The insults don't bother Zimmy, who takes a couple of steps toward Cruiser's 1949 Pontiac Deluxe Streamliner Eight. It's a two-door fastback coupe, candy-apple red, with orange and yellow flames streaking the bloated fender behind the front tires. The wing vents are brightly chromed, as is the front grille, which gives the car the look of a hungry predator with a row of shiny vertical teeth. Silver, parallel streaks lining the center of the open hood streak like an open airstrip toward the front, where a chrome Indian chief stares sternly upward, as if ready for takeoff.


The steel body tapers off toward the rear fender, where skirts hide the wheels and extra chrome molding decorates the gravel guards. The steering wheel has a fuzzy, pink covering and a pair of baby booties hangs from the rearview behind the split windshield. And the name of the car is painted in black, trimmed in pink, on the side door, in a curly script neater than one of our nuns could have done it: "Cherry Buster."


"Hey chump, don't get too close to the merchandise," says Cruiser.


"Zeesus, it's cool," Zimmy says. "What you got in it?" He knows how to talk about cars.


"Two forty-eight cubes, my man, hundred-six horses. Hey, ain't you what's-his-name's brother?" Cruiser asks.


"Zack," says Zimmy.


"Right." Cruiser hasn't removed the cigarette, which has a big, long ash on it. He blows a puff out his nose, turns briefly and spits on the floor.


"Yous gonna race tonight?" asks Zimmy. The other guys all laugh.


"The pope wear a pointy hat?" says one of the guys. "Hey you punks, why don't you go whip your dogs?" They all laugh.


"Shut up," Cruiser orders. "Yeah, we's gonna race. And win." He squashes his cigarette on the greasy floor and pulls a red and white Marlboro box from his t-shirt sleeve and pulls out another smoke. He lights it up and blows a puff of smoke into a neat O. "She's ready."


"Yous gonna watch?" Cruiser asks.


Zimmy looks over to Jake, who's finishing his Coke, and me. We're all smiling and Bobby Rydell's singing "Wild One" on the radio.


"Yeah," Zimmy says. "We're told our moms we're camping out at Zake's, you know, just so we can see it. On Dead Rat Road, Cruiser? Midnight, right?"


"Ain't that past your bedtime, zit weed?" asks one of Cruiser's pals.


"Shut your traps," says Cruiser.


The guys all listen to Cruiser and shut up when he says to because he's the coolest of them all, or at least that's what everybody thinks. His dad works at the shipyard across the river in Philly, and his mom's a waitress or cook or something, I'm not really sure, but neither of the two is hardly ever at home. So Cruiser and the boys hang out at his house a lot and play records and have beer parties on most weekends. The guys think Cruiser's extra boss because he got thrown in jail last summer down the shore in Wildwood after a big rumble.
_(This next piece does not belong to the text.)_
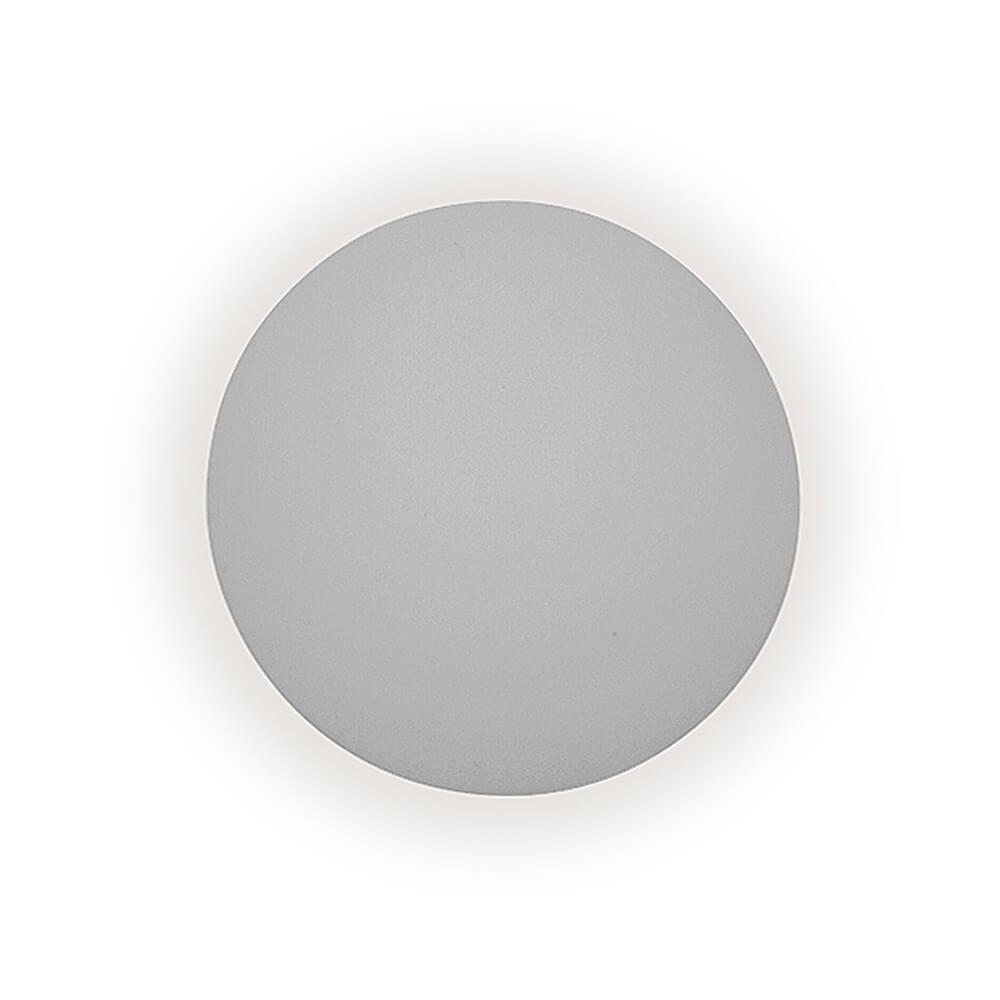 Arandela LED Newline 342LED2 Pleine Lune 6W 2700K 220V Ø600x90mm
I still hear the guys in Herbie's talking about it when I serve papers. The girls in Herbie's, they say Cruiser's cute, but bad, and none of their dads will let them go out with him.


Cruiser turns to Zimmy after telling the guys to shut up.


"Yeah, kid. Just put in fresh spark plugs and timed her again. Know what kid? I'm gonna kick ass tonight. The Buster's gonna scream. Now what's your brother's name?"


"Zack." says Zimmy. I can see Cruiser is puzzled, so I chime in. "Jack. Jack Pilnosky."


"Oh yeah," says Cruiser. "We call him Pillnose. Yeah. I gotta get back to work, kid, beat it. Maybe I'll give you and your buds a ride sometime. Hey, yous guys want a cigarette for the road?"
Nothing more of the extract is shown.